700 5th Ave., Midtown
Every outpost of the Peninsula—Hong Kong, Paris, Los Angeles—delivers the same service and attention to detail (and, in New York, those Savoir beds). Their Manhattan hotel, located in a gorgeous old beaux-arts building that was first built in 1905 and opened as The Gotham, has 200 rooms, each decorated simply and luxuriously. The onsite concierge is available 24 hours a day and even organizes personalized tours of the city.
768 5th Ave., Midtown
Since its original owners first broke ground on the building in 1907, The Plaza, with its opulent décor, luxe suites, and location right along the edge of Central Park, has been a monumental presence in the city.
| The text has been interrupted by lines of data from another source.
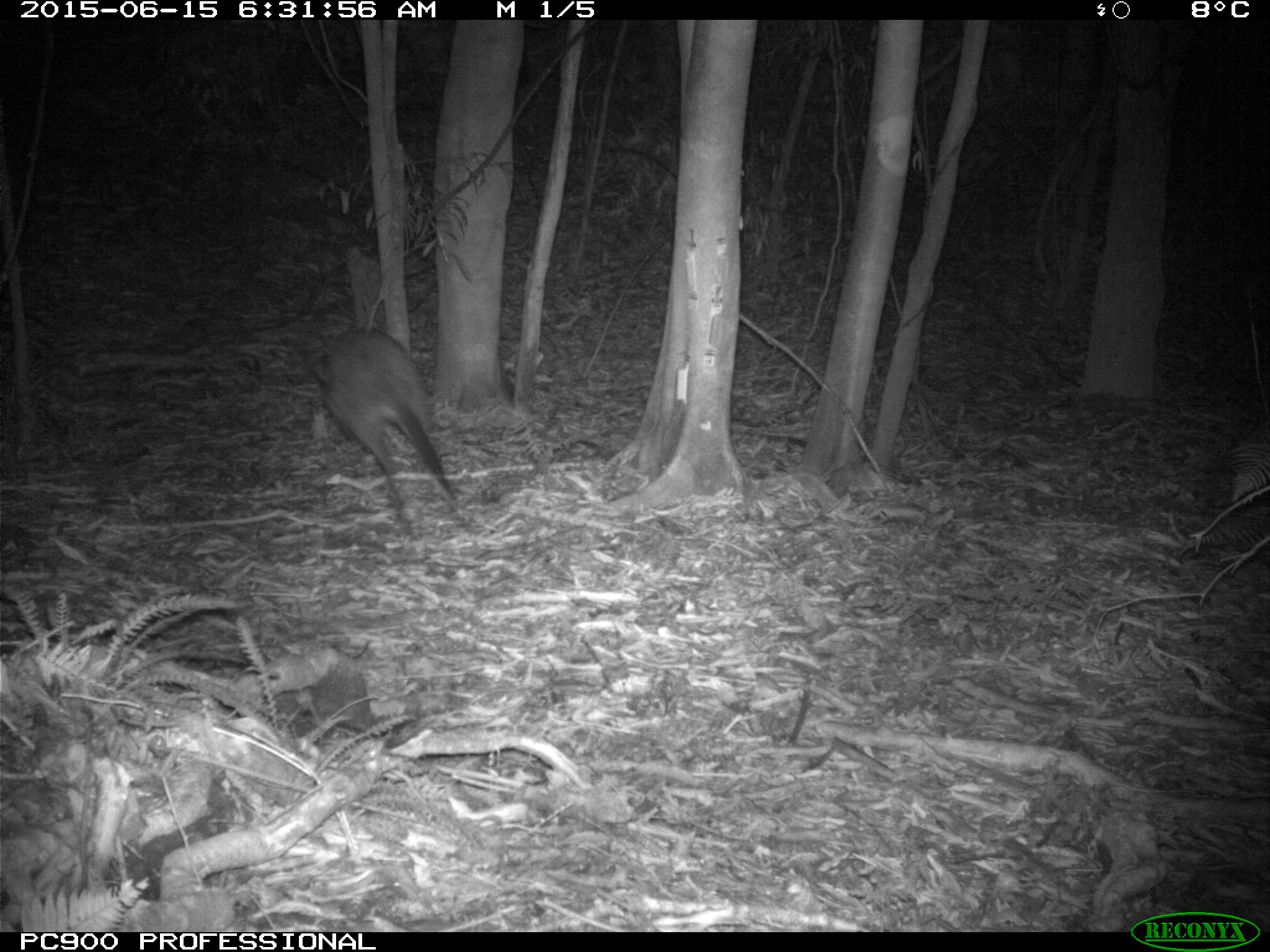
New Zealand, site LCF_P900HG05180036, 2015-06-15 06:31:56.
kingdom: Animalia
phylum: Chordata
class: Mammalia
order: Diprotodontia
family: Macropodidae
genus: Notamacropus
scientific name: Notamacropus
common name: wallaby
Wallaby (Notamacropus).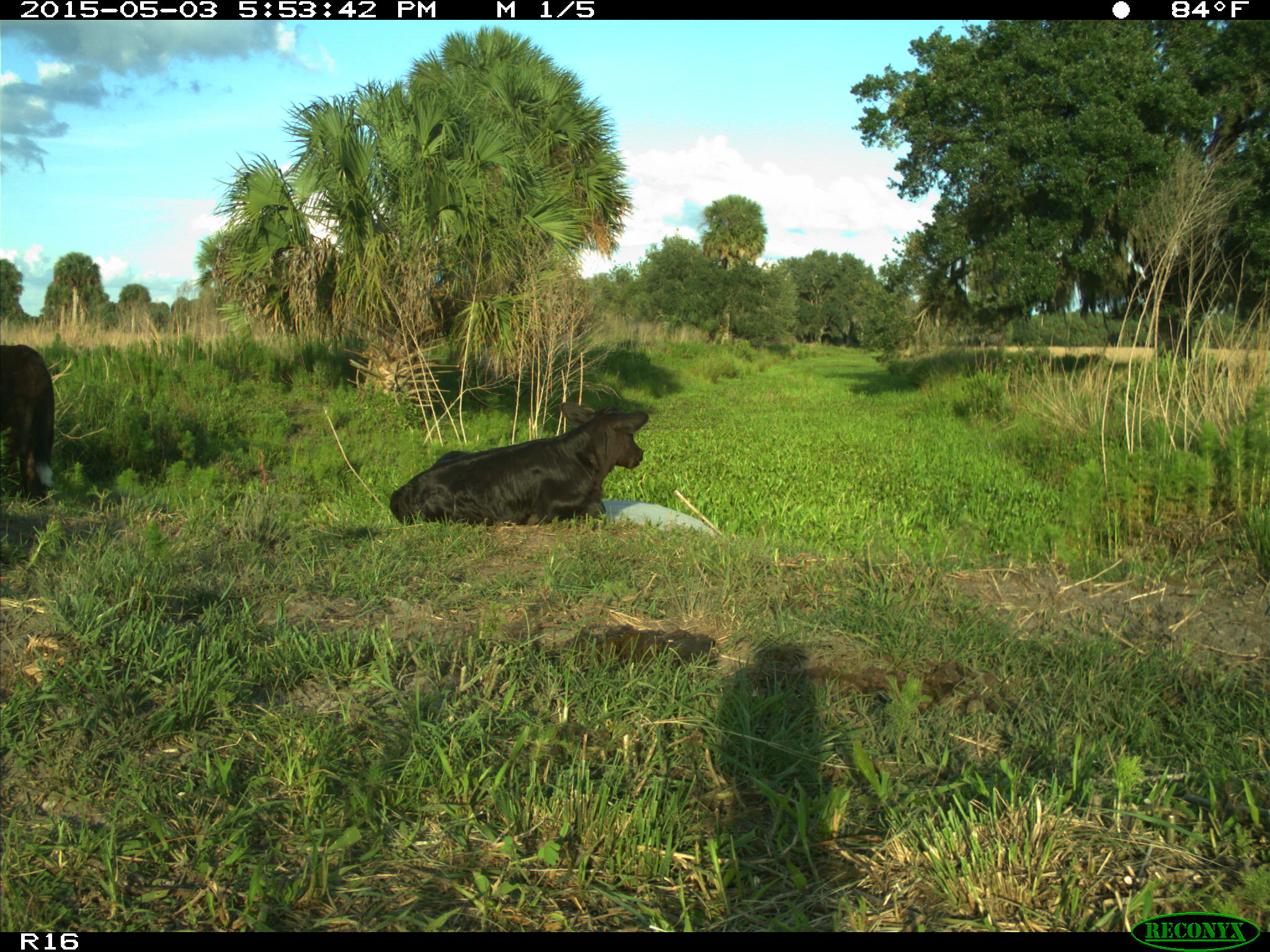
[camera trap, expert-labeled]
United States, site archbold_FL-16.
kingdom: Animalia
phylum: Chordata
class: Mammalia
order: Artiodactyla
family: Bovidae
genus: Bos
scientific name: Bos taurus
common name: domestic cow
F. Scott Fitzgerald (a regular himself) staged Gatsby's confrontation with Tom Buchanan in a Plaza suite, Frank Lloyd Wright famously lived there for several years while he oversaw the construction of the Guggenheim Museum, and, of course, there's Eloise. All of the rooms (and there are some magnificent suites as well) are decorated in the original style of the building.
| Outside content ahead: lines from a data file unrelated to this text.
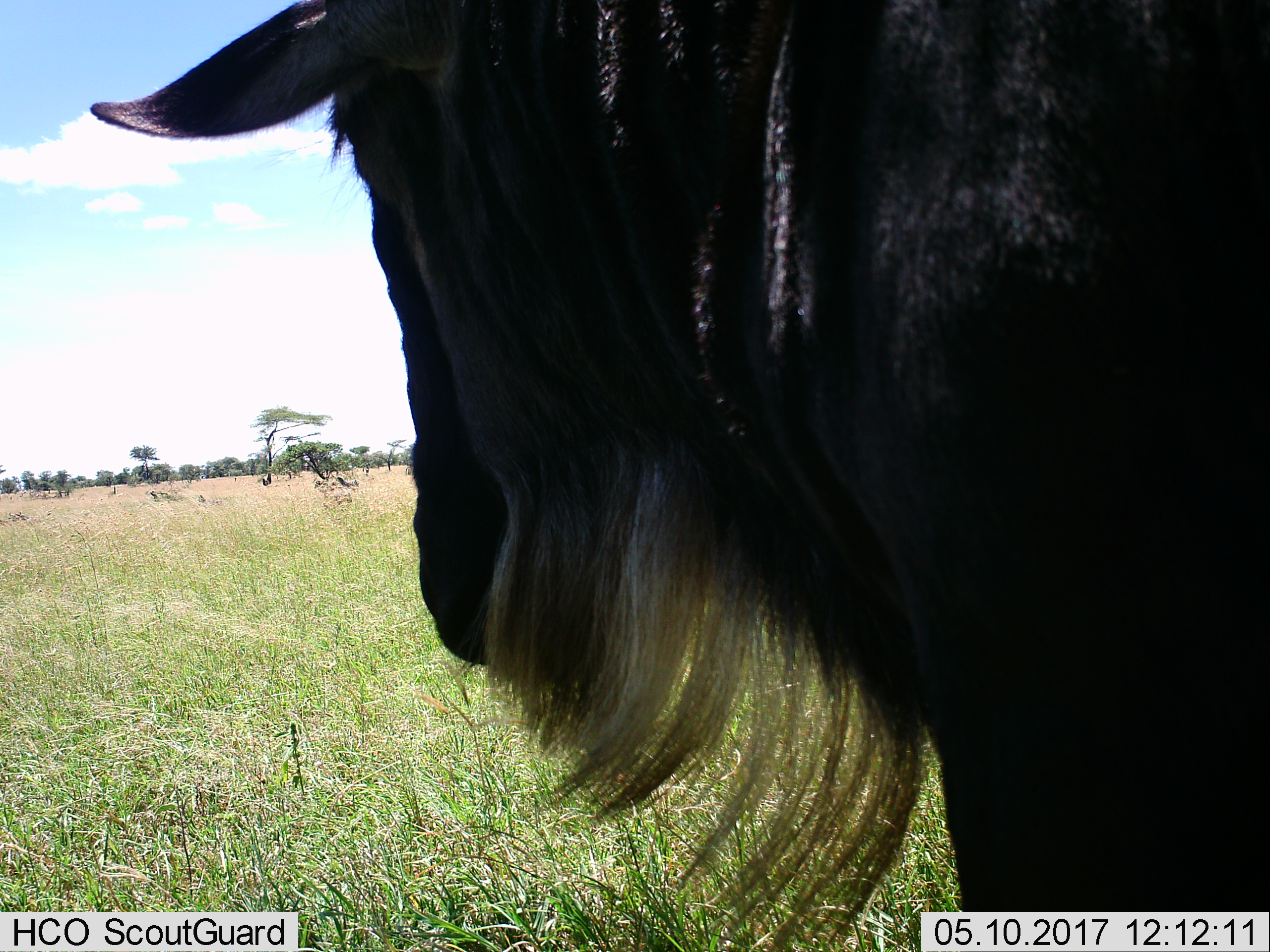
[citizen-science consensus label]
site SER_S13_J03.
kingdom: Animalia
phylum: Chordata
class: Mammalia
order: Artiodactyla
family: Bovidae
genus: Connochaetes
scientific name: Connochaetes taurinus taurinus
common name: blue wildebeest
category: wildebeestblue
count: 1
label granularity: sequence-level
The Ritz-Carlton Central Park
50 Central Park S., Midtown
The Ritz actually has two outposts in Manhattan, including one at the tip of Battery Park which offers stunning views of the Statue of Liberty. The outpost in Midtown is classic New York, with all the amenities you'd expect (amazing beds, beautiful bathrooms), though what really sets this location apart is the luxe spa, La Prairie.
44 W. 44th St., Midtown
Although first built in 1898, the Royalton didn't burst onto the scene really until 1988, when Ian Schrager and Philippe Starck made it one of their projects and decked it out with daring, experimental design that drew a very trendy crowd. In 2007, the hotel underwent its first renovation since Starck's initial vision, with a redesign led by goop favorites Roman & Williams; the dark, moody lobby epitomizes their signature warm, modern style. Meanwhile, the rooms upstairs (larger ones have actual wood-burning fireplaces in the winter) are crisp and light, with white bedding and mirrored bathroom tiles. If you're staying in Midtown but need to be south of all the grand dames off Central Park, it's a great pick.
The St. Regis
2 E. 55th St., Midtown
While it's a historic classic (it was built in 1907), New York's St. Regis received a 90 million dollar renovation in 2013. It's still as luxe and old-world as ever: The historic King Cole Bar, and the library—assembled by the hotel's original owner John Jacob Astor, which houses more than 3,000 vintage leather-bound books—are as wonderful as ever. The service here is famously excellent: Each guest is assigned a tails-wearing butler to attend to any special requests.
The Whitby Hotel
18 West 56th Street., Midtown
In the past few years, Midtown has undergone a subtle evolution from the land of corporate offices and tourists to a neighborhood New Yorkers actually want to hang out in. It’s all thanks to a smattering of stylish new cafés, restaurants, and hotels. The Whitby, which opened last spring, has been a big part of the revival. The property is part of British-based Firmdale Hotels (the brand’s downtown Crosby Street Hotel is a fashion-world favorite) and displays founder and designer Kit Kemp’s signature aesthetic—bright, boldly patterned fabrics; floor-to-ceiling windows; colorful floral headboards and wallpaper; and tasteful, contemporary artwork everywhere. Fittingly for a hotel with roots in the UK, afternoon tea is a major draw, and this one offers a selection of gluten- and dairy-free options.